San Francisco Chronicle

The GOP can’t ‘just say no’ to the ’80s

- © 2018, Washington Post Writers Group Email: crampell@washpost.com. Twitter: @crampell.

Ever since he unveiled it on the campaign trail, President Trump’s slogan “Make America Great Again” has prompted an obvious question: When exactly was this mythical period when America was last great?

At last, we know the answer: the 1980s.

When it comes to aesthetics or general world outlook, the Greed Is Good decade was clearly Trump’s formative period.

Wanna look classy? Slather your residence in gold, spangle it with chandelier­s. Wanna convince strangers that you’re important? Pretend to be on the cover of Time magazine, still the greatest honor a person can achieve.

Trump’s cultural touchstone­s remain Roy Cohn and Chachi. He uses the phrase “inner city” to mean “violent hellscape,” not seeming to realize that New York’s “inner city” today is less “Bonfire of the Vanities” and more bone-broth shops and spin studios.

But Trump’s ’80s ethos is more than merely cosmetic.
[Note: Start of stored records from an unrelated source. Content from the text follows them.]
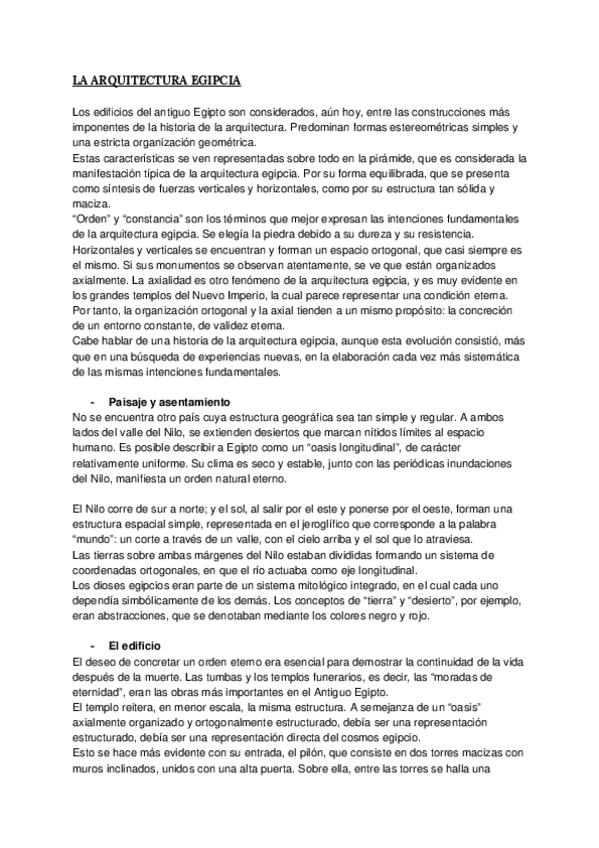 LA ARQUITECTURA EGIPCIA

Los edificios del antiguo Egipto son considerados, aún hoy, entre las construcciones más imponentes de la historia de la arquitectura. Predominan formas estereométricas simples y una estricta organización geométrica.
Estas características se ven representadas sobre todo en la pirámide, que es considerada la manifestación típica de la arquitectura egipcia. Por su forma equilibrada, que se presenta como síntesis de fuerzas verticales y horizontales, como por su estructura tan sólida y maciza.
"Orden" y "constancia" son los términos que mejor expresan las intenciones fundamentales de la arquitectura egipcia. Se elegía la piedra debido a su dureza y su resistencia.
Horizontales y verticales se encuentran y forman un espacio ortogonal, que casi siempre es el mismo. Si sus monumentos se observan atentamente, se ve que están organizados axialmente. La axialidad es otro fenómeno de la arquitectura egipcia, y es muy evidente en los grandes templos del Nuevo Imperio, la cual parece representar una condición eterna.
Por tanto, la organización ortogonal y la axial tienden a un mismo propósito: la concreción de un entorno constante, de validez eterna.
Cabe hablar de una historia de la arquitectura egipcia, aunque esta evolución consistió, más que en una búsqueda de experiencias nuevas, en la elaboración cada vez más sistemática de las mismas intenciones fundamentales.

- Paisaje y asentamiento
No se encuentra otro país cuya estructura geográfica sea tan simple y regular. A ambos lados del valle del Nilo, se extienden desiertos que marcan nítidos límites al espacio humano. Es posible describir a Egipto como un "oasis longitudinal", de carácter relativamente uniforme. Su clima es seco y estable, junto con las periódicas inundaciones del Nilo, manifiesta un orden natural eterno.

El Nilo corre de sur a norte; y el sol, al salir por el este y ponerse por el oeste, forman una estructura espacial simple, representada en el jeroglífico que corresponde a la palabra "mundo": un corte a través de un valle, con el cielo arriba y el sol que lo atraviesa.
Las tierras sobre ambas márgenes del Nilo estaban divididas formando un sistema de coordenadas ortogonales, en que el río actuaba como eje longitudinal.
Los dioses egipcios eran parte de un sistema mitológico integrado, en el cual cada uno dependía simbólicamente de los demás. Los conceptos de "tierra" y "desierto", por ejemplo, eran abstracciones, que se denotaban mediante los colores negro y rojo.

- El edificio
El deseo de concretar un orden eterno era esencial para demostrar la continuidad de la vida después de la muerte. Las tumbas y los templos funerarios, es decir, las "moradas de eternidad", eran las obras más importantes en el Antiguo Egipto.
El templo reitera, en menor escala, la misma estructura. A semejanza de un "oasis" axialmente organizado y ortogonalmente estructurado, debía ser una representación estructurado, debía ser una representación directa del cosmos egipcio.
Esto se hace más evidente con su entrada, el pilón, que consiste en dos torres macizas con muros inclinados, unidos con una alta puerta. Sobre ella, entre las torres se halla una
It affects his, and his party’s, most significan­t policies as well.

Take the GOP economic agenda, which has not been updated in (at least) 30 years.

Supply-siders still run the show, championin­g tax cuts as a growth elixir while convenient­ly ignoring their track record. All Trump and his cronies seem to remember is that there was this one time when Ronald Reagan cut taxes, and then … the economy grew.

They seem to have missed the role that monetary policy and the business cycle played in that mid-’80s growth spurt. Not to mention all the other changes in tax rates over the past century, in both directions, that reveal no discernibl­e relationsh­ip between tax levels and long-term growth.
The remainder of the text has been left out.